World Bank Approves $105m for Uzbekistan to Boost MSME Finance and Job Growth
The project aims to reduce long-standing financing barriers that have limited MSME growth, constrained job creation, and restricted the country’s economic potential.
- Country:
- Uzbekistan
The World Bank’s Board of Executive Directors has approved a $100 million loan and a $5 million grant to support Uzbekistan’s Access to Finance for Jobs and Growth Project (FINGROW)—a major new initiative designed to expand access to credit and private equity for the country’s micro, small, and medium enterprises (MSMEs).
The project aims to reduce long-standing financing barriers that have limited MSME growth, constrained job creation, and restricted the country’s economic potential.
MSMEs: The Backbone of Uzbekistan’s Economy
In Uzbekistan:
-
MSMEs represent 90% of all businesses
-
Employ 75% of the population
-
Generate 55% of national GDP
Despite their importance, MSMEs face significant challenges accessing the capital needed to grow:
-
Over one-third do not have a bank account
-
Fewer than 30% of sales are digital or electronic
-
Only 10% of small and 16% of medium firms can access bank loans
-
MSMEs require an estimated $13 billion in credit, but face a $6 billion financing gap
The constraints are even more severe for women-led MSMEs, which represent roughly one-third of registered enterprises but receive only 14% of MSME loans. Nearly one in four women-led firms cite financing as their top operational barrier.

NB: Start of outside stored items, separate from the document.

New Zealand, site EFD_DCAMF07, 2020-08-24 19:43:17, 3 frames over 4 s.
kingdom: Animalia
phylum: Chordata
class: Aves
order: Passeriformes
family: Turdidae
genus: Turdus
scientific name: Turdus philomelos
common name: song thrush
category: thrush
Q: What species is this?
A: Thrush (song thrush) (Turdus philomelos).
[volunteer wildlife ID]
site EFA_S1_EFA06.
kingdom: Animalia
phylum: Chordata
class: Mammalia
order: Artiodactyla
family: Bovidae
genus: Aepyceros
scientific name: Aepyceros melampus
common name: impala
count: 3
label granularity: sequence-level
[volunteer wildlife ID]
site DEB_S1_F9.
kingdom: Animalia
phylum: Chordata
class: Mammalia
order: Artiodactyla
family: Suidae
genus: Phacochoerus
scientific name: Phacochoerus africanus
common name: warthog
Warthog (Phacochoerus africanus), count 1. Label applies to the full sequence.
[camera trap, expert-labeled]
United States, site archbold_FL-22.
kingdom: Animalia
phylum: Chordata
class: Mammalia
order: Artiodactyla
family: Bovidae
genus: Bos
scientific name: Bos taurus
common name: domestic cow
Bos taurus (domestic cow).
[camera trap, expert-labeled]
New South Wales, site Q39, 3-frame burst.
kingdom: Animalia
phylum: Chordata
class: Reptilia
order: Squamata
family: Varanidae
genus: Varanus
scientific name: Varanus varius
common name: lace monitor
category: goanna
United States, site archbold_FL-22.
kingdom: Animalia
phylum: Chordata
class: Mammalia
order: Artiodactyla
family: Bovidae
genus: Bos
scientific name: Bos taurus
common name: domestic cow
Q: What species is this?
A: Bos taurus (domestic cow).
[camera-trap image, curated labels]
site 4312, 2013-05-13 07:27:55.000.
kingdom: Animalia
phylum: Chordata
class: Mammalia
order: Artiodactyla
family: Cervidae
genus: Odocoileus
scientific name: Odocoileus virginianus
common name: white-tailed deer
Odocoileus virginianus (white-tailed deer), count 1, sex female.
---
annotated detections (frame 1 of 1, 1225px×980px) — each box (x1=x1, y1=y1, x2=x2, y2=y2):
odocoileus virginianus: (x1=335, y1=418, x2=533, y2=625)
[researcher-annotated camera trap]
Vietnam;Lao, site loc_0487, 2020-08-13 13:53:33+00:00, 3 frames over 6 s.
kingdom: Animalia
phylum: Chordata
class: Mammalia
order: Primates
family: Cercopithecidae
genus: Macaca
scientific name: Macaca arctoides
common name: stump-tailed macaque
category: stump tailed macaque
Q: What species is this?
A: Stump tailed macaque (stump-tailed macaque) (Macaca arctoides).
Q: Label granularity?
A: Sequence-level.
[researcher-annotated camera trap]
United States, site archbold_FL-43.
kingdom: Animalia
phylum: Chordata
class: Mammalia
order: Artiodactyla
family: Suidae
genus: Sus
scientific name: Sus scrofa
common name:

Addressing the Private Equity Gap
There is also rising interest among SMEs in seeking private equity to scale their operations. Yet:
-
Equity demand is $20–30 billion
-
Only $2 billion in total committed capital exists across the three private equity funds currently operating in Uzbekistan
This enormous gap limits innovation, business expansion, and the launch of high-growth ventures.
How the FINGROW Project Will Work
The World Bank–financed initiative will strengthen the institutional capacity of the Entrepreneurship Development Company (EDC) under the Ministry of Economy and Finance. Newly created, professionally managed EDC subsidiaries will:
-
Provide loan guarantees to MSMEs through banks and microfinance institutions
-
Facilitate private equity investments in high-potential enterprises
-
Improve coordination between government, lenders, and private investors
-
Promote financing specifically targeted at women and youth-led businesses
According to Najy Benhassine, World Bank Regional Director for Central Asia:
“By driving financial innovation and strengthening institutions tasked with expanding access to capital, the FINGROW Project is unlocking opportunities for high-growth businesses in Uzbekistan—fueling entrepreneurship and creating more and better-paid jobs, including for women and youth.”
Expected Results by 2030
The project is projected to deliver far-reaching economic and social benefits:
Expanded Access to Finance
-
7,000 MSMEs will gain access to loans
-
4,500 of these will be women and youth-led businesses
Job Creation
-
100,000 new and better-paid jobs expected
-
More than 50% anticipated to be filled by women and young people
Private Equity Development
-
Up to 70 high-growth SMEs will receive equity financing and technical support
-
A substantial share will be led by women or youth entrepreneurs
Mobilizing Private Capital
-
EDC subsidiaries, partnering with banks and investors, will catalyze $500 million in additional private financing, enabling significantly more MSMEs to access credit or equity capital.
Part of a Wider Regional Program
Uzbekistan’s project forms part of the broader $4 billion FINGROW Program, a major World Bank Group regional initiative designed to:
-
Expand access to financial services for MSMEs
-
Accelerate enterprise growth
-
Support private sector development
-
Create 3.5 million jobs across Europe and Central Asia
Along with Türkiye, Uzbekistan is among the first beneficiaries of this program in the region.